Comment 15 Michal Skrivanek 2014-10-07 09:00:37 UTC

Giald, is this the issue fixed by bug 1147261?

Ori, please be careful about cleaning needinfo on other people when you reply

Comment 16 Francesco Romani 2014-10-07 15:55:44 UTC

(In reply to Francesco Romani from comment #13)

> My hypotesis is both misbehaviours were ephemerals:
> I'm not convinced that this really reproduces with each 7.0->6.5 migration.
> Unfortunately, in both cases there are not enough data in the logs to
> understand why they happened.

I was right -somehow-.
Turns out that it is all about randomness (and that I must do deeper verification in my future reproductions) because backwards migration from 7.0 to 6.5 is just not supported:

https://bugzilla.redhat.com/show_bug.cgi?id=1150191

Engine should at least warn or better inhibit that.

The only pending issue is the NUMA misbehaviour.

Comment 17 Gilad Chaplik 2014-10-07 16:12:02 UTC

Michal, should be resolved.

Comment 18 Francesco Romani 2014-10-08 07:09:01 UTC

So, to wrap it up:

* Backward migration RHEL 7.0 -> RHEL 6.5 (https://bugzilla.redhat.com/show_bug.cgi?id=1147644#c0) is unsupported, so everything could happen, change across builds, break without notice.
Engine should not allow that for safety reasons: filed https://bugzilla.redhat.com/show_bug.cgi?id=1150191

* NUMA issue found trying to reproduce is known and should be fixed.

So nothing left here. I'm going to close, please reopen if new evidence shows up.

Comment 19 Michal Skrivanek 2014-10-22 16:41:52 UTC

it's not Deffered, it's not a bug. RHEL 7 to RHEL 6 migration doesn't work and it's not supposed to. That you're allowed to try till now is a different problem

Comment 20 Ori Gofen 2014-10-22 17:03:54 UTC

I am hearing this for the first time now, was it ever documented?

Comment 21 Michal Skrivanek 2014-10-31 11:04:57 UTC

well, it is going to be in bug 1150191

Comment 22 Nicolas Ecarnot 2016-02-01 10:14:27 UTC

(In reply to Francesco Romani from comment #18)
> * NUMA issue found trying to reproduce is known and should be fixed.
> 
> So nothing left here. I'm going to close, please reopen if new evidence
> shows up.

Saved data entries:
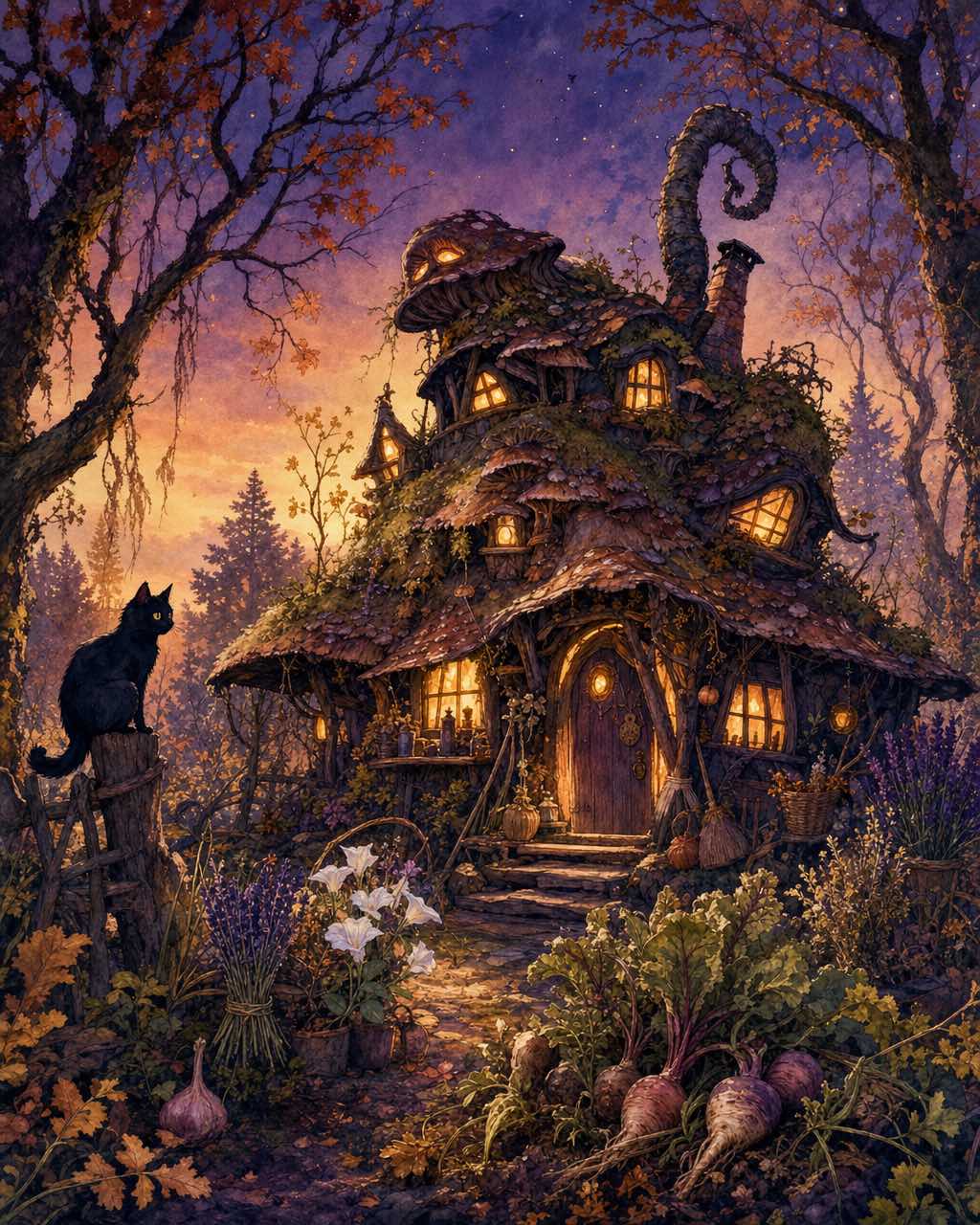 数字水彩童话插图：歪曲女巫小屋，琥珀窗光，草药园，焦橙秋林，篱笆柱上黑猫，黄昏紫蓝天空。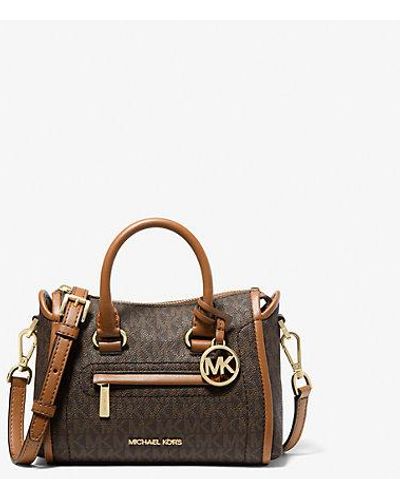 Michael Kors Carine Extra-small Logo Satchel - Brown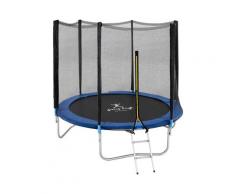 Gymrex Gartentrampolin - Ø 244 x 180 cm - 80 kg - Netz - Schwarz/Blau GR-TR01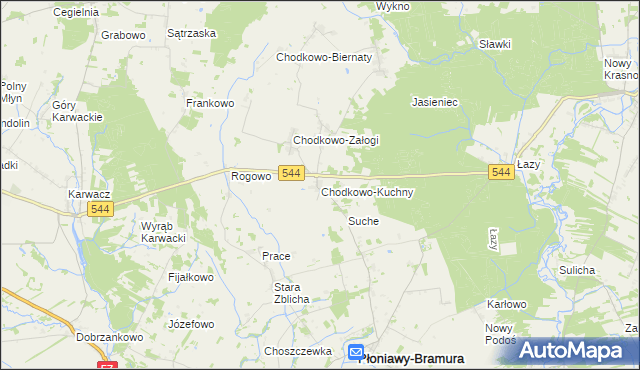 mapa Chodkowo-Kuchny, Chodkowo-Kuchny na mapie Targeo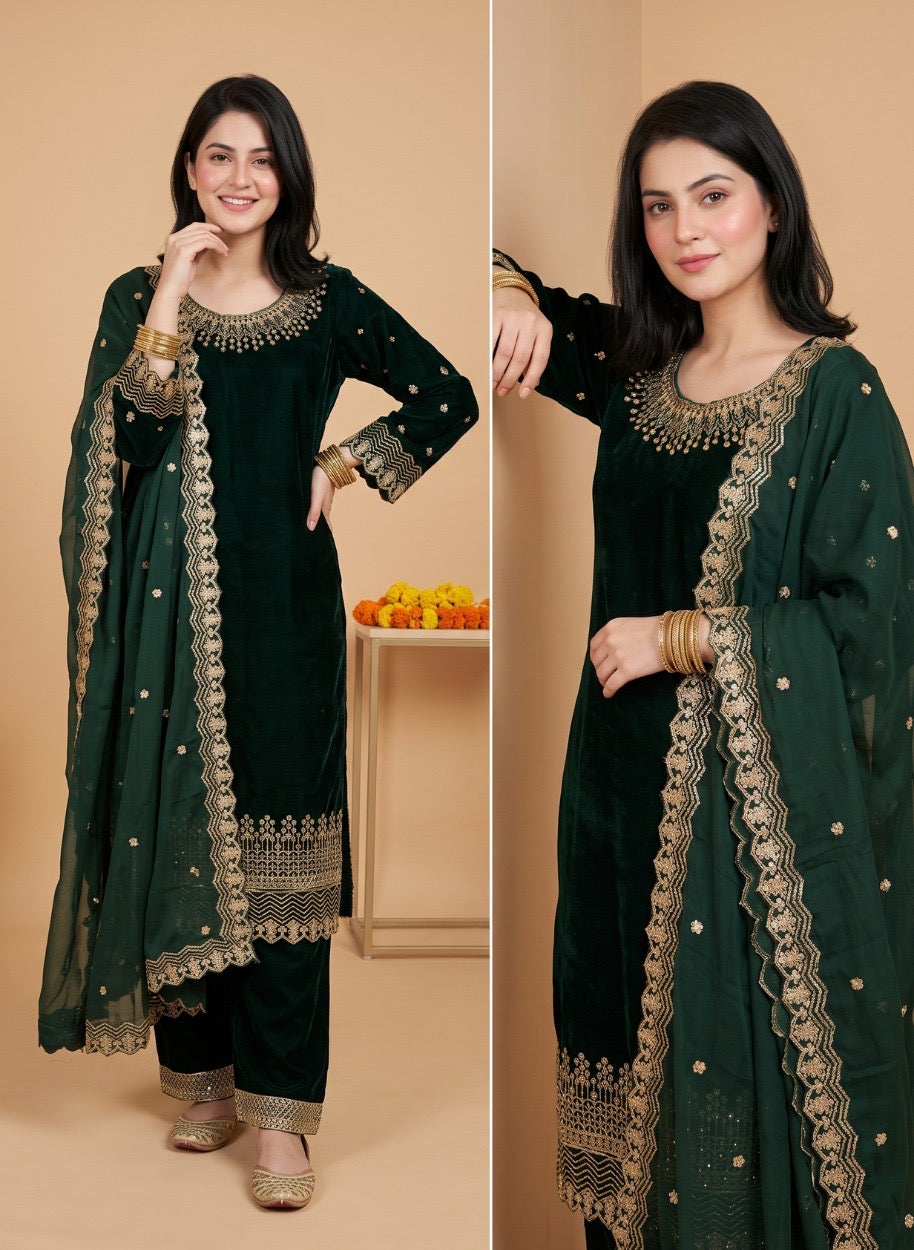 Nayab Velvet Embroidered 3-Piece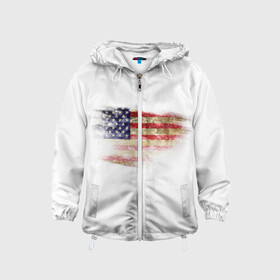 Детская ветровка 3D с принтом USA , 100% полиэстер | подол и капюшон оформлены резинкой с фиксаторами, по бокам два кармана без застежек, один потайной карман на груди | Тематика изображения на принте: америка | американский флаг | драный | потертый | текстура | флаг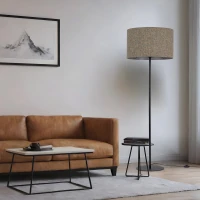 VELLUM floor lamp – black, textured multicolor fabric shade - Image 4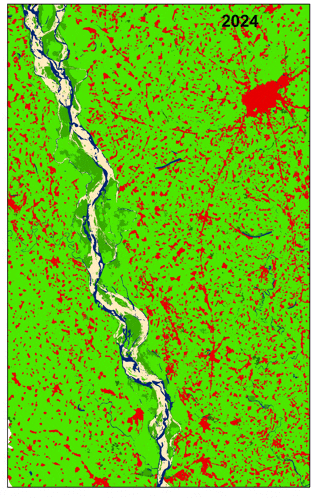 a green and red map with the year 2024 at the top
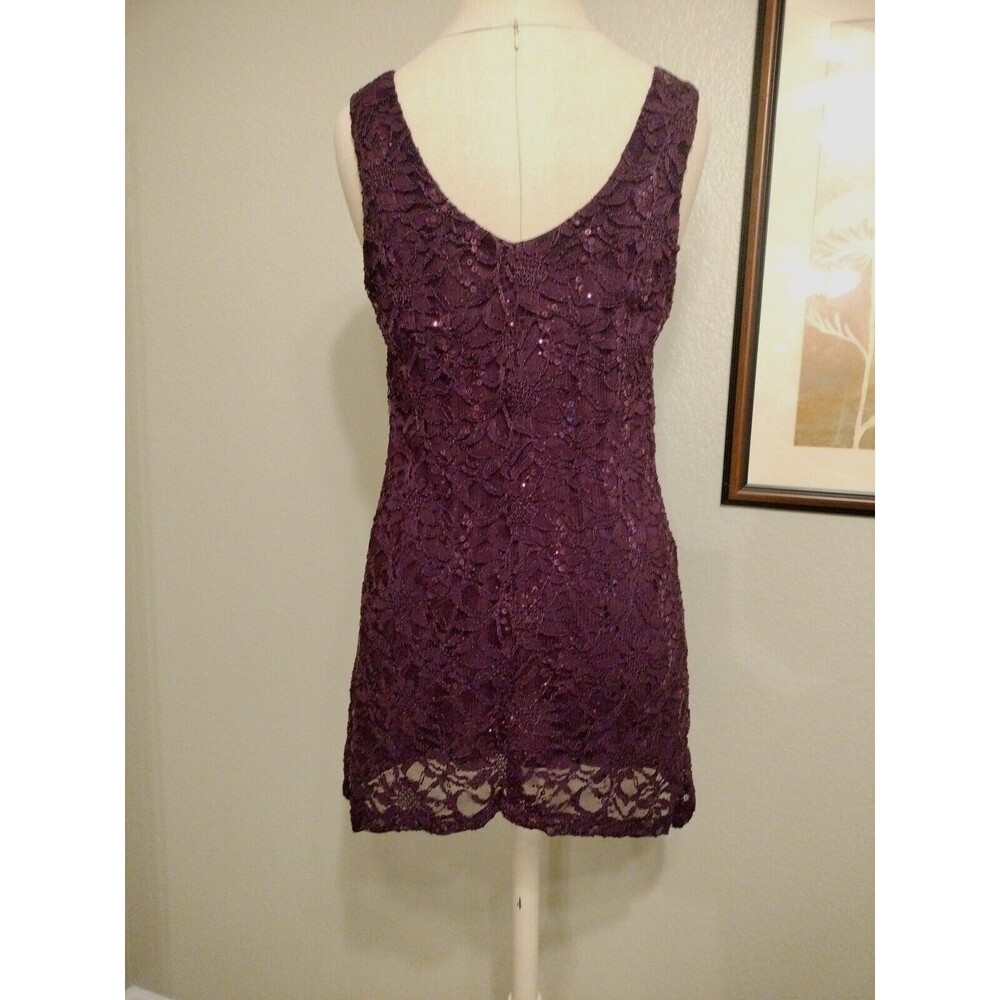 Ursula of Switzerland Sz 10 Sequined Lace Mini Dress Purple Vtg USA Sleeveless - Picture 3 of 9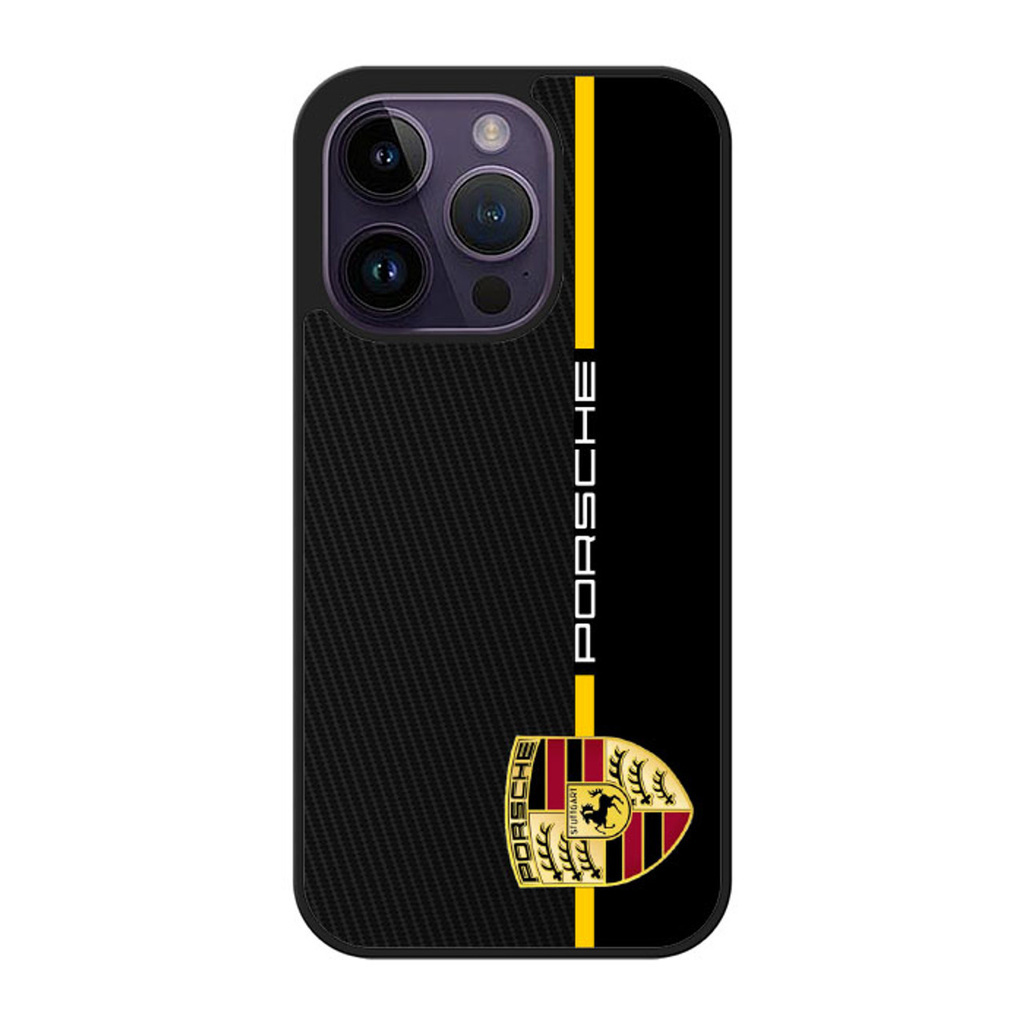 PORSCHE 適用於 IPhone XR XS 13 14 15 Pro MAX Plus 的保時捷條紋碳纖維手機殼防
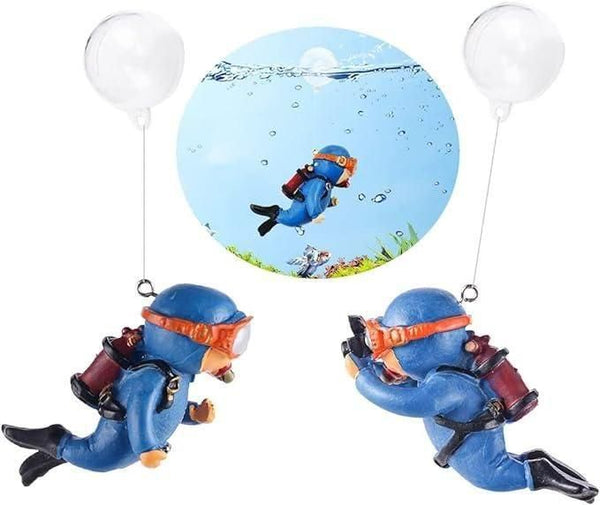 Diver Cartoon Aquarium Floating Cute Resin 2pc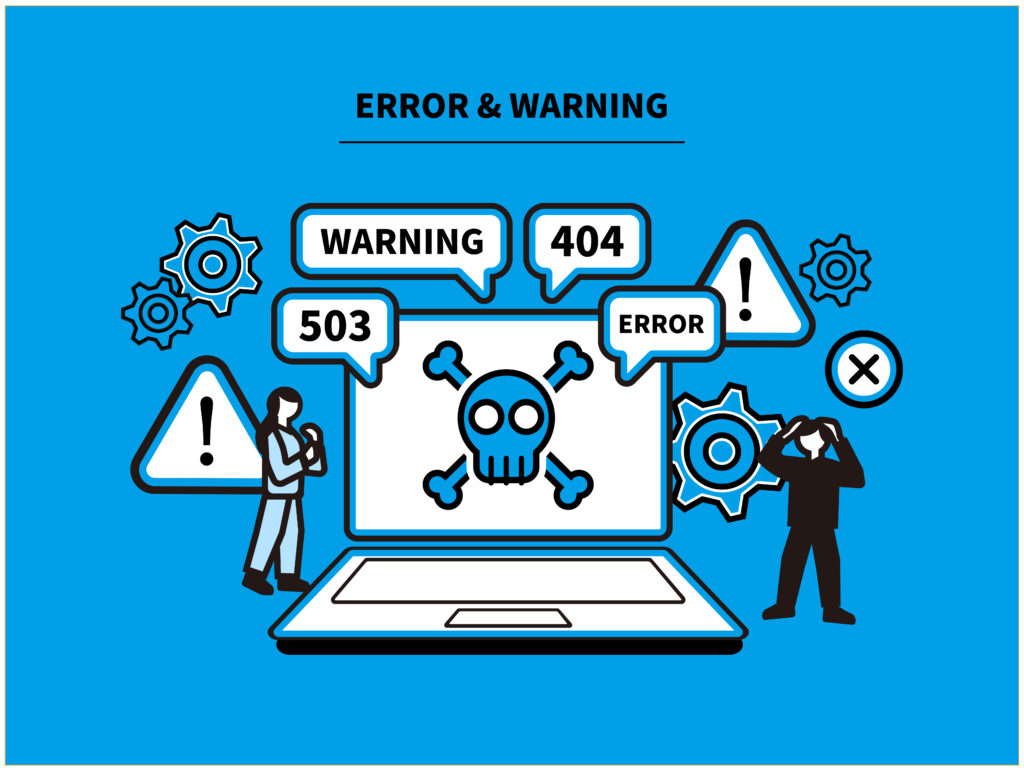 PCの画面に海賊のマークが表示され、周囲にエラーコードが書かれた吹き出しが浮かんでいる画像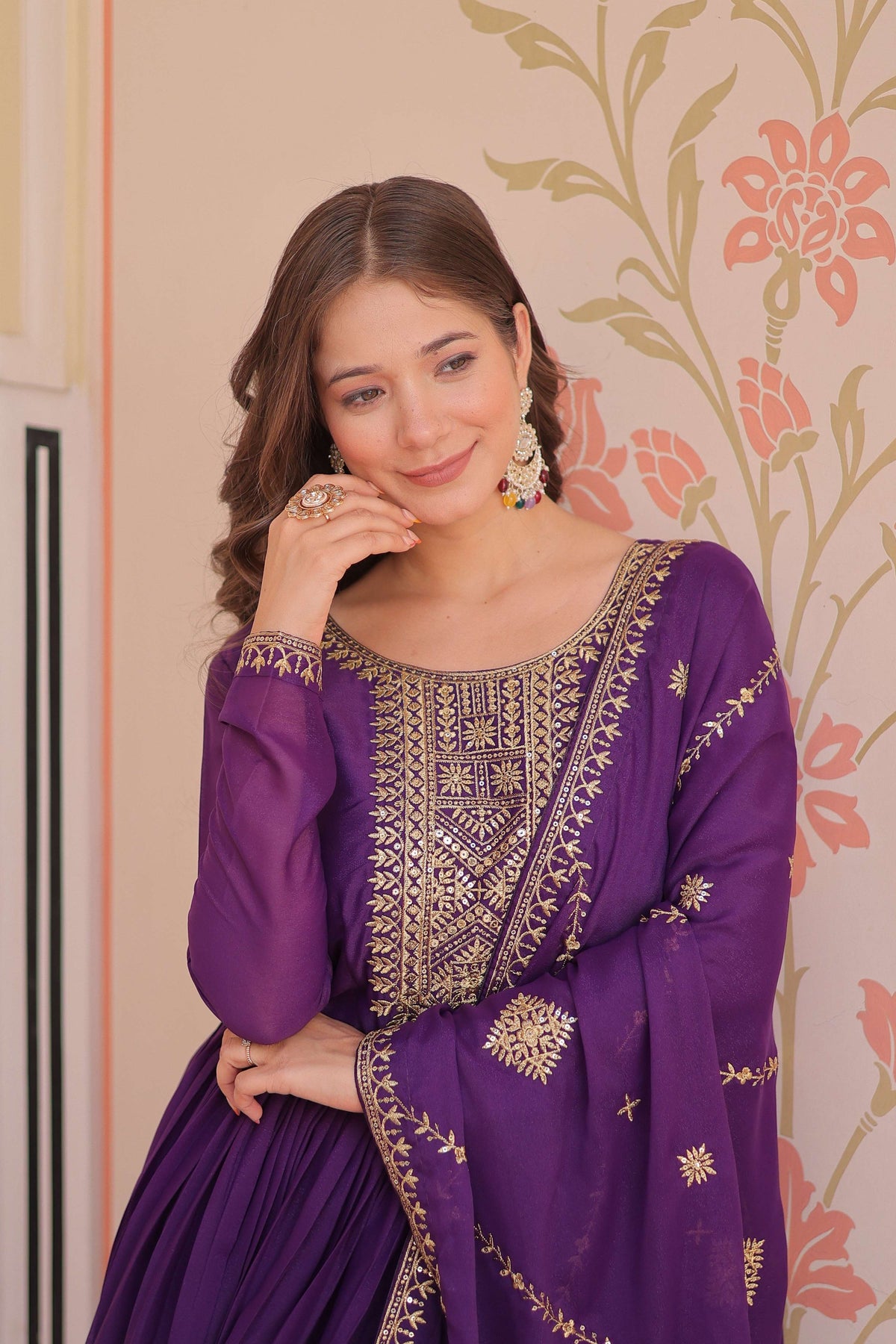 Vedant Vastram Georgette Embroidery & Sequence Work Stitched Ethnic Gown-Purple | Grocsy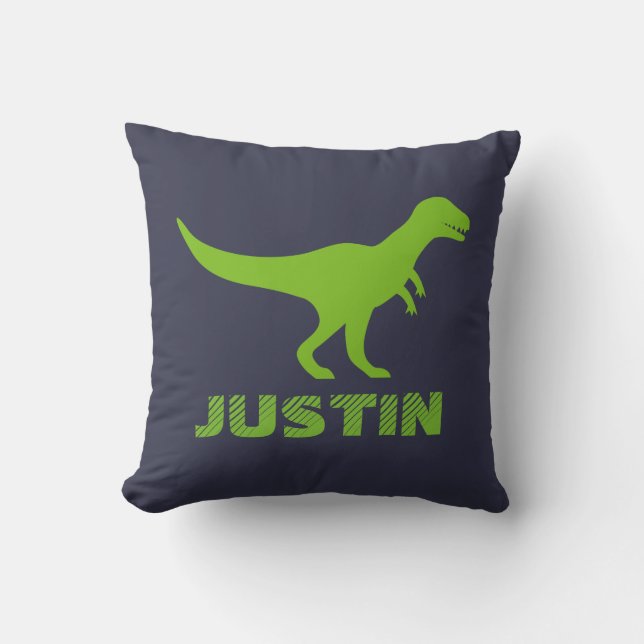 T Rex dinosaur throw pillow personalised for kids (Front)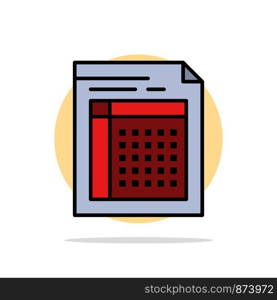 Audit, Bill, Document, File, Form, Invoice, Paper, Sheet Abstract Circle Background Flat color Icon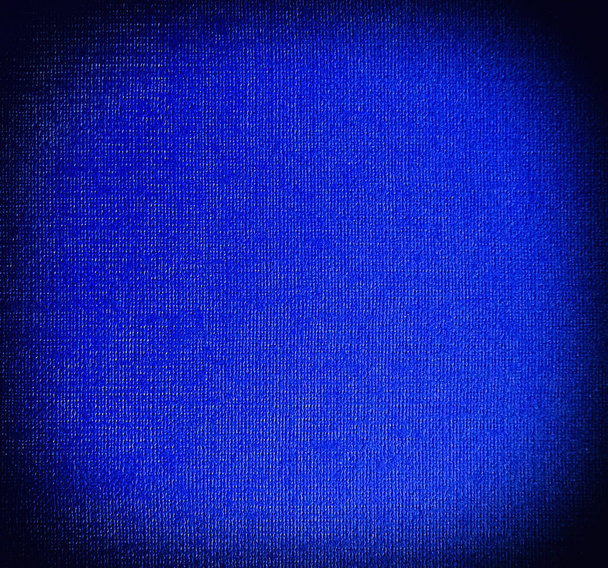 Unique blue canvas black vignette for pastels. Beautiful textured grid paper. - Photo, Image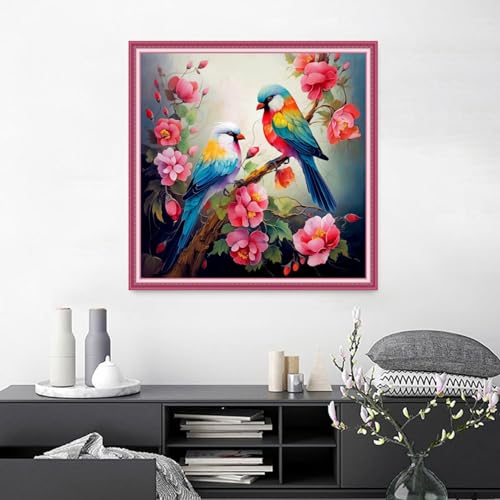 Image of Joyhoor Cross Stitch Kits for Beginners Stamped Cross-Stitch Supplies Needlework preprint Embroidery Kits for Adults DIY Needlepoint Kits Embroidery Patterns 11CT-Flower Couple Bird 18.x18 inch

- Work to be completed: Supply the next part of the bug-tracker thread about migrating from RHEL 7.0 to RHEL 6.5, starting right after its last quoted lines.

- Answer to the exercise:
Hello,

I upgraded a 3-hosts DC from 3.5.x to 3.6.1 then 3.6.2, and found out that migrations did not work anymore.

All 3 hosts are CentOS 7.2 with 3.6.2 oVirt, and the engine is another dedicated CentOS 6.7 host.

The first host is an old Dell Poweredge R610 (Nehalem), and the 2 other hosts are newer Dell Poweredge R430 (Haswell).

Migration between new R430 is OK and fast.
Migration from any R430 towards the old R610 is failing with the NUMA error :

Thread-6341::ERROR::2016-02-01 10:39:25,364::migration::310::virt.vm::(run) vmId=`49bfc23b-79a6-4f6c-840c-95ea04562513`::Failed to migrate
Traceback (most recent call last):
  File "/usr/share/vdsm/virt/migration.py", line 294, in run
    self._startUnderlyingMigration(time.time())
  File "/usr/share/vdsm/virt/migration.py", line 364, in _startUnderlyingMigration
    self._perform_migration(duri, muri)
  File "/usr/share/vdsm/virt/migration.py", line 403, in _perform_migration
    self._vm._dom.migrateToURI3(duri, params, flags)
  File "/usr/share/vdsm/virt/virdomain.py", line 68, in f
    ret = attr(*args, **kwargs)
  File "/usr/lib/python2.7/site-packages/vdsm/libvirtconnection.py", line 124, in wrapper
    ret = f(*args, **kwargs)
  File "/usr/lib64/python2.7/site-packages/libvirt.py", line 1836, in migrateToURI3
    if ret == -1: raise libvirtError ('virDomainMigrateToURI3() failed', dom=self)
libvirtError: unsupported configuration: NUMA node 1 is unavailable

So it seems this bug has to be reopened.

Comment 23 Francesco Romani 2016-02-01 10:26:49 UTC

(In reply to Nicolas Ecarnot from comment #22)
> (In reply to Francesco Romani from comment #18)
> > * NUMA issue found trying to reproduce is known and should be fixed.
> > 
> > So nothing left here. I'm going to close, please reopen if new evidence
> > shows up.
> 
> Hello,
> 
> I upgraded a 3-hosts DC from 3.5.x to 3.6.1 then 3.6.2, and found out that
> migrations did not work anymore.
> 
> All 3 hosts are CentOS 7.2 with 3.6.2 oVirt, and the engine is another
> dedicated CentOS 6.7 host.
> 
> The first host is an old Dell Poweredge R610 (Nehalem), and the 2 other
> hosts are newer Dell Poweredge R430 (Haswell).
> 
> Migration between new R430 is OK and fast.
> Migration from any R430 towards the old R610 is failing with the NUMA error :
> 
> Thread-6341::ERROR::2016-02-01 10:39:25,364::migration::310::virt.vm::(run)
> vmId=`49bfc23b-79a6-4f6c-840c-95ea04562513`::Failed to migrate
> Traceback (most recent call last):
>   File "/usr/share/vdsm/virt/migration.py", line 294, in run
>     self._startUnderlyingMigration(time.time())
>   File "/usr/share/vdsm/virt/migration.py", line 364, in
> _startUnderlyingMigration
>     self._perform_migration(duri, muri)
>   File "/usr/share/vdsm/virt/migration.py", line 403, in _perform_migration
>     self._vm._dom.migrateToURI3(duri, params, flags)
>   File "/usr/share/vdsm/virt/virdomain.py", line 68, in f
>     ret = attr(*args, **kwargs)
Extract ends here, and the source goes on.